Stored data:
━━━━━━━━

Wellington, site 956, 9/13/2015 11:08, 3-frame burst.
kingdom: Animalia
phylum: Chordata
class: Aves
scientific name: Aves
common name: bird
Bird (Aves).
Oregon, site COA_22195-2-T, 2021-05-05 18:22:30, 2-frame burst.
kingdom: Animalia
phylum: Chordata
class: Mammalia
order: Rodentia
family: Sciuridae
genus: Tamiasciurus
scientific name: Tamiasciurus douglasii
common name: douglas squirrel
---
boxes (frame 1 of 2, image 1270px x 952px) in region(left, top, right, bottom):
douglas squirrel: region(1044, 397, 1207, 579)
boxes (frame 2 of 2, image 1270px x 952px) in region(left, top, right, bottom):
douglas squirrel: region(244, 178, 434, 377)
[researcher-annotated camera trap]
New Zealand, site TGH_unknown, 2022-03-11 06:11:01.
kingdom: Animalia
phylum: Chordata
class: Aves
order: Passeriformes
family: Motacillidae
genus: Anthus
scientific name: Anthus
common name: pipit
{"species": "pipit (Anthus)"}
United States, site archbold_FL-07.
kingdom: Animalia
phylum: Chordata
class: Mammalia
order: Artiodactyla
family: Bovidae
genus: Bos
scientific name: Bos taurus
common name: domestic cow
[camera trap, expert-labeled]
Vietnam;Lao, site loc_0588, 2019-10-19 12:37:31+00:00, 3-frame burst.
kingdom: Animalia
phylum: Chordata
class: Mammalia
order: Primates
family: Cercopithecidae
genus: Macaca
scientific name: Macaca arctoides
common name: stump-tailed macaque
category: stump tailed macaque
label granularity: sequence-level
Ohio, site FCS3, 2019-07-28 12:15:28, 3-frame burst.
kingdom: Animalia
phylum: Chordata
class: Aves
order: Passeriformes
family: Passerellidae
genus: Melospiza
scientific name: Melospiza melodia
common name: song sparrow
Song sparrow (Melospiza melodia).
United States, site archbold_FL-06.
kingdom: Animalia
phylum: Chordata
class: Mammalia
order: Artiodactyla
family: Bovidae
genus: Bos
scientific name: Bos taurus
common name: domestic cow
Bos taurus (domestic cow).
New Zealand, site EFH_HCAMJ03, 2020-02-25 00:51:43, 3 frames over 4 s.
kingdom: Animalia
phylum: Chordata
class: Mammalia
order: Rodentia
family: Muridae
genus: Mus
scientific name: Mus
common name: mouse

━━━━━━━━

What you are asked to do: Copy every line of the data above exactly.

Task result:
Wellington, site 956, 9/13/2015 11:08, 3-frame burst.
kingdom: Animalia
phylum: Chordata
class: Aves
scientific name: Aves
common name: bird
Bird (Aves).
Oregon, site COA_22195-2-T, 2021-05-05 18:22:30, 2-frame burst.
kingdom: Animalia
phylum: Chordata
class: Mammalia
order: Rodentia
family: Sciuridae
genus: Tamiasciurus
scientific name: Tamiasciurus douglasii
common name: douglas squirrel
---
boxes (frame 1 of 2, image 1270px x 952px) in region(left, top, right, bottom):
douglas squirrel: region(1044, 397, 1207, 579)
boxes (frame 2 of 2, image 1270px x 952px) in region(left, top, right, bottom):
douglas squirrel: region(244, 178, 434, 377)
[researcher-annotated camera trap]
New Zealand, site TGH_unknown, 2022-03-11 06:11:01.
kingdom: Animalia
phylum: Chordata
class: Aves
order: Passeriformes
family: Motacillidae
genus: Anthus
scientific name: Anthus
common name: pipit
{"species": "pipit (Anthus)"}
United States, site archbold_FL-07.
kingdom: Animalia
phylum: Chordata
class: Mammalia
order: Artiodactyla
family: Bovidae
genus: Bos
scientific name: Bos taurus
common name: domestic cow
[camera trap, expert-labeled]
Vietnam;Lao, site loc_0588, 2019-10-19 12:37:31+00:00, 3-frame burst.
kingdom: Animalia
phylum: Chordata
class: Mammalia
order: Primates
family: Cercopithecidae
genus: Macaca
scientific name: Macaca arctoides
common name: stump-tailed macaque
category: stump tailed macaque
label granularity: sequence-level
Ohio, site FCS3, 2019-07-28 12:15:28, 3-frame burst.
kingdom: Animalia
phylum: Chordata
class: Aves
order: Passeriformes
family: Passerellidae
genus: Melospiza
scientific name: Melospiza melodia
common name: song sparrow
Song sparrow (Melospiza melodia).
United States, site archbold_FL-06.
kingdom: Animalia
phylum: Chordata
class: Mammalia
order: Artiodactyla
family: Bovidae
genus: Bos
scientific name: Bos taurus
common name: domestic cow
Bos taurus (domestic cow).
New Zealand, site EFH_HCAMJ03, 2020-02-25 00:51:43, 3 frames over 4 s.
kingdom: Animalia
phylum: Chordata
class: Mammalia
order: Rodentia
family: Muridae
genus: Mus
scientific name: Mus
common name: mouse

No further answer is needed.